How Far Can Tyler Take Us...

This examination is worth nothing if it doesn’t have a prognosis or treatment along with the diagnosis of the current malaise in Hollywood. Tyler Durden, once again, has an idea. Within the film, Tyler was certainly not going to content himself with the narrator, the way Hollywood doesn’t content itself with sucking the life out of books alone. No, Tyler has one agenda, the complete disruption of the status quo. What does this mean for Hollywood? Well Tyler Durden seems to say that the way Hollywood goes about business undermines the very viability of the business it is going about.

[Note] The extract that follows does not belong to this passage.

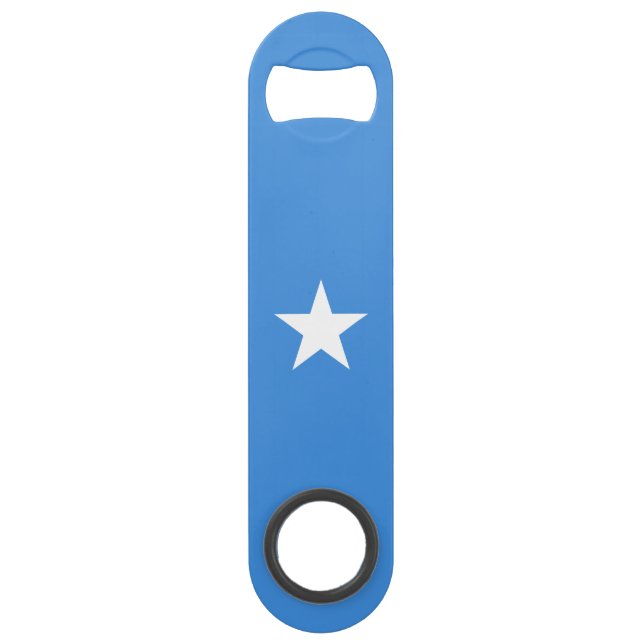 Somalia-Flagge Speed Flaschenöffner (Vorderseite)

To take the analogy beyond this is unnecessary. The post-modern point is made: Hollywood will eat itself alive because eventually, it will run out of anything else good to eat. At that point, all we’ll see is sequel after sequel after sequel. If that ever happens, the advice Maynord James Keenan gives the entire LA area would be ironically appropriate. And, since this is post-modern criticism, there’s no rules against quoting lyrics yet (edited for language):

“Fret for your figure and
Fret for your latte and
Fret for your lawsuit and
Fret for your hairpiece and
Fret for your prozac and
Fret for your pilot and
Fret for your contract and
Fret for your car.

It's a bulls*** three-ring-circus sideshow of freaks here in this hopeless f**** hole we call LA. The only way to fix it is to flush it all away...." - Maynord James Keenan

The lyrics may seem harsh and angry, but when considering Tyler Durden, or Hollywood, for that matter, context is everything.